>> BEGIN Provided records

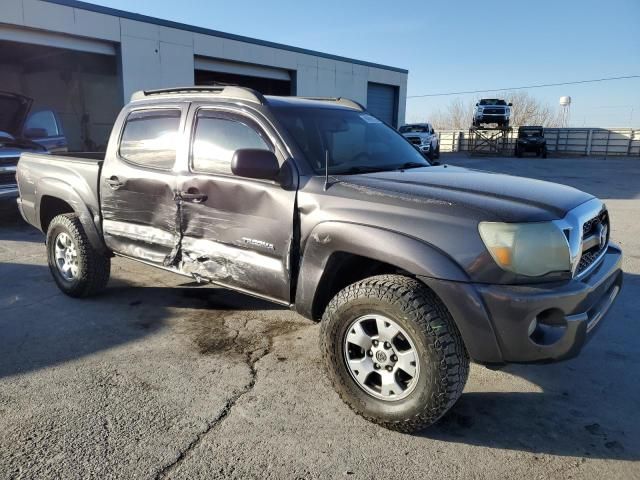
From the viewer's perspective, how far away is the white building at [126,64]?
14053mm

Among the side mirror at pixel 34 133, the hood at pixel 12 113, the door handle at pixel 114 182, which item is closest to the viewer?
the door handle at pixel 114 182

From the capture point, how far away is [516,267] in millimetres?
2395

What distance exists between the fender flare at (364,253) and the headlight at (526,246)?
8.0 inches

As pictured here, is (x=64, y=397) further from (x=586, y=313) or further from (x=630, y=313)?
(x=630, y=313)

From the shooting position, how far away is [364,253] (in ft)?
8.92

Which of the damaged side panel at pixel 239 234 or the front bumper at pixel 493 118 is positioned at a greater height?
the front bumper at pixel 493 118

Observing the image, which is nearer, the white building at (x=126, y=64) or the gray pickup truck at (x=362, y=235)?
the gray pickup truck at (x=362, y=235)

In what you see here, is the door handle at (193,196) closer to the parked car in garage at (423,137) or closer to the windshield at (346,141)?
the windshield at (346,141)

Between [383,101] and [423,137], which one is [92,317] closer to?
[423,137]

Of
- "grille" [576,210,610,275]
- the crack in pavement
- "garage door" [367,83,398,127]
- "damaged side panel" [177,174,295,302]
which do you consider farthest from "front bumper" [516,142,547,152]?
"damaged side panel" [177,174,295,302]

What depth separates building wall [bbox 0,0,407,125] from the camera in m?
13.5

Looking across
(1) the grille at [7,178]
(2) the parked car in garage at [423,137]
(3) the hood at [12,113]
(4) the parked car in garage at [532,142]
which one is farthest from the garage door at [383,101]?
(1) the grille at [7,178]

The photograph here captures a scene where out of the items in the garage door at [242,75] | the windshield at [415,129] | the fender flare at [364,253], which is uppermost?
the garage door at [242,75]

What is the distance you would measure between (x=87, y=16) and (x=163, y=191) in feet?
43.6
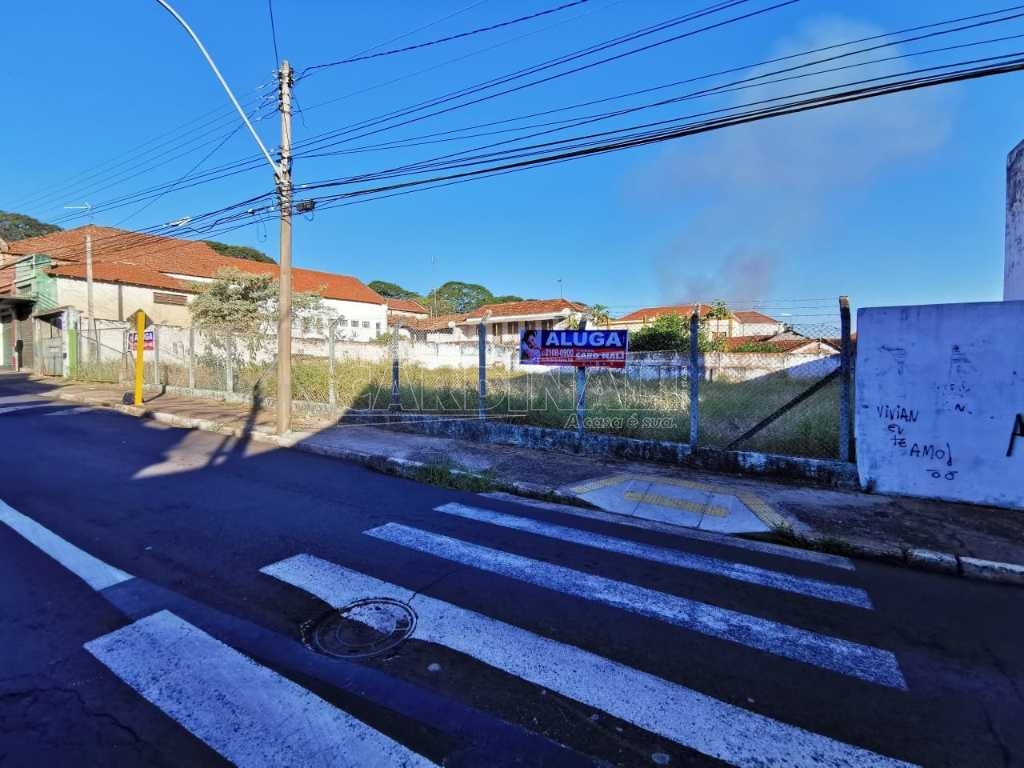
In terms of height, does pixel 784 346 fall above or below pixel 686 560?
above

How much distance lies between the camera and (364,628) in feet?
10.4

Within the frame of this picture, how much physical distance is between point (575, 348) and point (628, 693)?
5.97 metres

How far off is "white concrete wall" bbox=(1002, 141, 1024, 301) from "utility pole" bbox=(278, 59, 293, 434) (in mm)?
12342

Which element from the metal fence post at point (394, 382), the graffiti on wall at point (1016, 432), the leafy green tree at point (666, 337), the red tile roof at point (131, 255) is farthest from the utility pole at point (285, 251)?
the leafy green tree at point (666, 337)

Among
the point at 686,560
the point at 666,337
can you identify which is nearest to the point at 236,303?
the point at 666,337

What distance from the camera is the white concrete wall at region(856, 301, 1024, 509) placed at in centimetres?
567

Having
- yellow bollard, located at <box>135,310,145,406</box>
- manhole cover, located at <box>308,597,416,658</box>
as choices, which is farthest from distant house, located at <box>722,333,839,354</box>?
yellow bollard, located at <box>135,310,145,406</box>

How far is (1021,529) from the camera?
5.15 metres

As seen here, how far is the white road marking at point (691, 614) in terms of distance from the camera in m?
2.98

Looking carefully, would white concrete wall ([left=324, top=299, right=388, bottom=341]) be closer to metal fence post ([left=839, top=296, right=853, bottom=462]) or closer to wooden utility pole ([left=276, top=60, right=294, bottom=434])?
wooden utility pole ([left=276, top=60, right=294, bottom=434])

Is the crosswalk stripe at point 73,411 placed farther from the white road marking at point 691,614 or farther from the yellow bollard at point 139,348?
the white road marking at point 691,614

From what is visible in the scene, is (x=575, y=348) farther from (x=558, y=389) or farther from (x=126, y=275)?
(x=126, y=275)

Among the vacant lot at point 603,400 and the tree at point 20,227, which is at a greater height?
the tree at point 20,227

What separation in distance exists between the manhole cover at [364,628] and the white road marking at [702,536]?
2774 mm
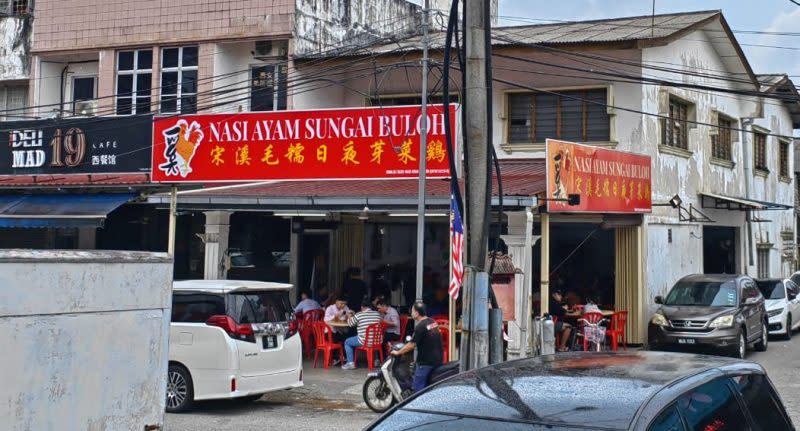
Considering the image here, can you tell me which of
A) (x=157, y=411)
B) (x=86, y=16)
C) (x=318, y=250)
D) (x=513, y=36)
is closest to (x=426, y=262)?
(x=318, y=250)

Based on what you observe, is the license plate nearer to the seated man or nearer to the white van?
the white van

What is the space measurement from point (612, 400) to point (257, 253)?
19538mm

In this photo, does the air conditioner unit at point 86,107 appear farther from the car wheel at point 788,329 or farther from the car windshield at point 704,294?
the car wheel at point 788,329

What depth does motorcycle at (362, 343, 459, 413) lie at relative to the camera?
1280 cm

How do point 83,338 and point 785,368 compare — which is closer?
point 83,338

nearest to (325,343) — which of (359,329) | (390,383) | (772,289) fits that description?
(359,329)

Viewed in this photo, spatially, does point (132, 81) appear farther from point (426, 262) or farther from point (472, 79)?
point (472, 79)

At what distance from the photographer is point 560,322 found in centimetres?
1838

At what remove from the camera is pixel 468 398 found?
4.71 meters

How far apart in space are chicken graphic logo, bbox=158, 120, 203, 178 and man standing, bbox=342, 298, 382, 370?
Result: 4.24 m

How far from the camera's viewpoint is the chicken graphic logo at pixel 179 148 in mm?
17969

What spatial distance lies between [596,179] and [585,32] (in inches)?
266

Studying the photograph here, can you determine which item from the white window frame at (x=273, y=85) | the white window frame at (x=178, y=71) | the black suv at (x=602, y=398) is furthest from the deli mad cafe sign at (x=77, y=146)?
the black suv at (x=602, y=398)

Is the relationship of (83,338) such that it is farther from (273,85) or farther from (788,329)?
(788,329)
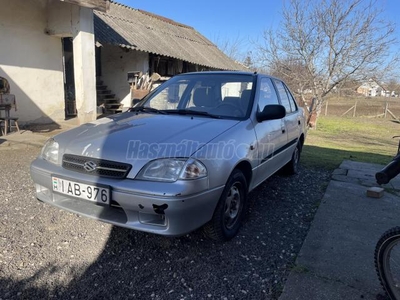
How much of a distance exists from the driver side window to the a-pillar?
561cm

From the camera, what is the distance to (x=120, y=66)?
13766 millimetres

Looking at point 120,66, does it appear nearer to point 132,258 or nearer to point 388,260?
point 132,258

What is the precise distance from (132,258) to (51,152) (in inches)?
47.0

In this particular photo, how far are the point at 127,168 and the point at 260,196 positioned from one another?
2291 mm

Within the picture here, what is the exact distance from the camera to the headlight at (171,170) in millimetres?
2229

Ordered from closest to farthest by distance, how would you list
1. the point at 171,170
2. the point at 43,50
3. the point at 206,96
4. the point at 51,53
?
the point at 171,170 → the point at 206,96 → the point at 43,50 → the point at 51,53

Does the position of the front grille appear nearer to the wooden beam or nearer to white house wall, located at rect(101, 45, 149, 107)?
the wooden beam

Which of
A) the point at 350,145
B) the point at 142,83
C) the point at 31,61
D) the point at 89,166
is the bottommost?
the point at 350,145

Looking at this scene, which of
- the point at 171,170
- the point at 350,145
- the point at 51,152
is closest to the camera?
the point at 171,170

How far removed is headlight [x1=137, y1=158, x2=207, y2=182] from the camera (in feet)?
7.31

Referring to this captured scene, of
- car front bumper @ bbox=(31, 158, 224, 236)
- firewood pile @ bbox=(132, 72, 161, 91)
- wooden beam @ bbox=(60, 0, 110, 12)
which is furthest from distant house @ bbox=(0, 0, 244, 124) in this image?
car front bumper @ bbox=(31, 158, 224, 236)

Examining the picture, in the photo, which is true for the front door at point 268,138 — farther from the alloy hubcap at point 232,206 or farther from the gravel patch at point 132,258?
the gravel patch at point 132,258

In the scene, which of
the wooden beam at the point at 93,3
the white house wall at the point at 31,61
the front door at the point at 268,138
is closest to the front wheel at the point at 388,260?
the front door at the point at 268,138

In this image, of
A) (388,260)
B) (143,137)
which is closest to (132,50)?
(143,137)
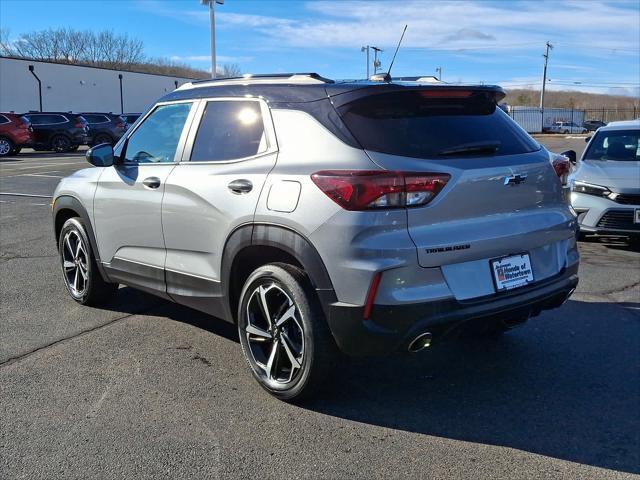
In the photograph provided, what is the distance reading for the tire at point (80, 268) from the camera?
5215 millimetres

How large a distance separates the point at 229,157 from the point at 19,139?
25.7 m

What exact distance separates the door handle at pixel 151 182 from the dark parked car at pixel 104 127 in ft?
93.6

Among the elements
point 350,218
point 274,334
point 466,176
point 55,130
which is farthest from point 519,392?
point 55,130

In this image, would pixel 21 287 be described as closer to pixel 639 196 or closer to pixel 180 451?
pixel 180 451

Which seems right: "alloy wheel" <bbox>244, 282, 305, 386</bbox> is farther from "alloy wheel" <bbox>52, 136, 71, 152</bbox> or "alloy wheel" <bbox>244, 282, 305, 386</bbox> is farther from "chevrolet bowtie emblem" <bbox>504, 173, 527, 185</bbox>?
"alloy wheel" <bbox>52, 136, 71, 152</bbox>

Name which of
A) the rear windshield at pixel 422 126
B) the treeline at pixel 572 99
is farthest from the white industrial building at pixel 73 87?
the treeline at pixel 572 99

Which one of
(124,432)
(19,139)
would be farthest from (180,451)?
(19,139)

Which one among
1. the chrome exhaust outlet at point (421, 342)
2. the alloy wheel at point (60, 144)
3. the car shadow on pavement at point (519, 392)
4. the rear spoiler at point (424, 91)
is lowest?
the alloy wheel at point (60, 144)

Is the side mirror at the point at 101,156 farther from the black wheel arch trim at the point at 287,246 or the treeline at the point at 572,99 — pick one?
the treeline at the point at 572,99

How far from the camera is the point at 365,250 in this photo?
9.93 feet

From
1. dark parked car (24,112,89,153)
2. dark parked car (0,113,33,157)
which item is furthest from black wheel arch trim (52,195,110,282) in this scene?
dark parked car (24,112,89,153)

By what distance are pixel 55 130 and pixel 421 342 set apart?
2898 cm

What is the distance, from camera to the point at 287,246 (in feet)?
10.9

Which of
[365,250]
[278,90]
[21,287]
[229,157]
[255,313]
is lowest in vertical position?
[21,287]
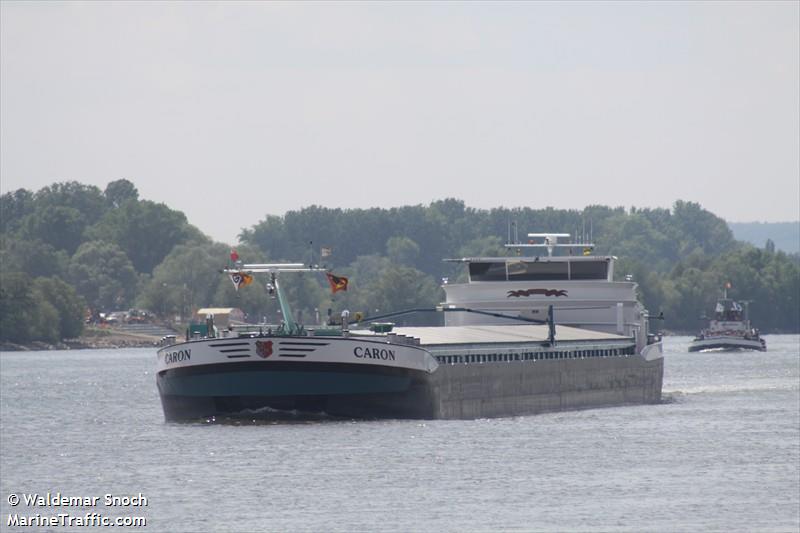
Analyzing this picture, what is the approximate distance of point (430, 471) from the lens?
44531mm

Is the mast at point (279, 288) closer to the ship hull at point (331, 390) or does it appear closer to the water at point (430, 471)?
the ship hull at point (331, 390)

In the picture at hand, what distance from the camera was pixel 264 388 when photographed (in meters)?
55.0

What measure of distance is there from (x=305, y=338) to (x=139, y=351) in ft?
480

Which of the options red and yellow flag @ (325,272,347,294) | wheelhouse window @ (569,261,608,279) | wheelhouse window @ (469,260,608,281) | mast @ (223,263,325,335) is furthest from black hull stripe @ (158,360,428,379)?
wheelhouse window @ (569,261,608,279)

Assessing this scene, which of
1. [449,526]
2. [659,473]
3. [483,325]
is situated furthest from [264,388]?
[483,325]

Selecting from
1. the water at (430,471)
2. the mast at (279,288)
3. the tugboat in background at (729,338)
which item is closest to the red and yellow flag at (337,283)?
the mast at (279,288)

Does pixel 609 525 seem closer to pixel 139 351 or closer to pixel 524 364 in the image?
pixel 524 364

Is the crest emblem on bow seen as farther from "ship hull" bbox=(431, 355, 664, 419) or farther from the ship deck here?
the ship deck

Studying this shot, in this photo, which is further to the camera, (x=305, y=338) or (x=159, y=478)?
(x=305, y=338)

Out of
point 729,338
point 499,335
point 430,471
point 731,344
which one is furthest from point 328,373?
point 729,338

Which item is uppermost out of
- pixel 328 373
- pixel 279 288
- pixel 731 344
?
pixel 279 288

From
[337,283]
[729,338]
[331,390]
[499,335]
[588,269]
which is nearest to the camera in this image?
[331,390]

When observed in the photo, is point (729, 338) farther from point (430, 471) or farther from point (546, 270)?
point (430, 471)

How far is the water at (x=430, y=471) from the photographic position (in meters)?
37.6
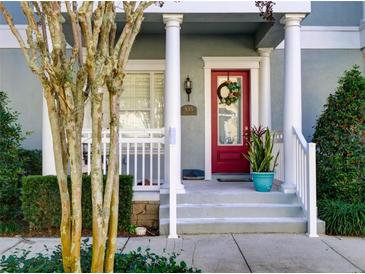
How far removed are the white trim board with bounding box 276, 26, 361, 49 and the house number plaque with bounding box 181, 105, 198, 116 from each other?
2212 millimetres

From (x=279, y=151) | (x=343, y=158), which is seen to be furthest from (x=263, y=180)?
(x=343, y=158)

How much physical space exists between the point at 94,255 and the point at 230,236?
10.4ft

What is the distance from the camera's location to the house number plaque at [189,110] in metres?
8.30

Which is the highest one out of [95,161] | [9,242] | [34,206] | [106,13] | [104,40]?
[106,13]

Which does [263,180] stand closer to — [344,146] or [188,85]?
[344,146]

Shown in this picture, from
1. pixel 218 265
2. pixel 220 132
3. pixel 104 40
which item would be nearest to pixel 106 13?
pixel 104 40

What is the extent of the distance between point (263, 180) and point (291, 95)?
1420mm

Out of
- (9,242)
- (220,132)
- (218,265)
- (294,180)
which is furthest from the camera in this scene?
(220,132)

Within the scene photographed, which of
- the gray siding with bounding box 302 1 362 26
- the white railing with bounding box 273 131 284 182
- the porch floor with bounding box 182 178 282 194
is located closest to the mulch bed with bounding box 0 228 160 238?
the porch floor with bounding box 182 178 282 194

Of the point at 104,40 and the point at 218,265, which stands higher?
the point at 104,40

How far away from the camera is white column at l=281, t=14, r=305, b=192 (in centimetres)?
629

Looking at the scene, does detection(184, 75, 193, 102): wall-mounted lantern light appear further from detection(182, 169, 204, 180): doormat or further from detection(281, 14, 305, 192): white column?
detection(281, 14, 305, 192): white column

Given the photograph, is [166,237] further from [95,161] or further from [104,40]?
[104,40]

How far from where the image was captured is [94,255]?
2.72m
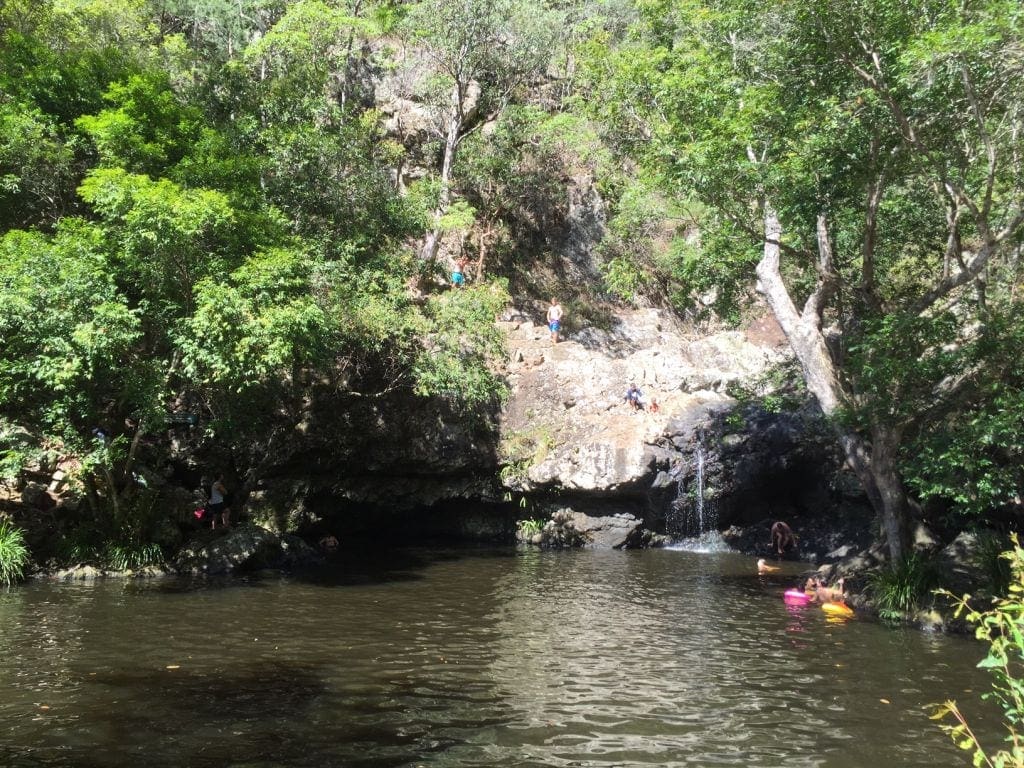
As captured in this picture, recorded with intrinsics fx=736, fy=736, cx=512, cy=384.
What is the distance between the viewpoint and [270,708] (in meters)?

>> END Provided records

Job: Copy word for word the lines of the material from the line with "Ordered from closest" to the line with "the point at 171,170 →", including both of those lines.

Exercise result:
Ordered from closest to farthest by distance, how would you list
1. the point at 171,170
2. the point at 43,50
3. the point at 206,96
4. the point at 51,53
?
the point at 171,170 → the point at 206,96 → the point at 43,50 → the point at 51,53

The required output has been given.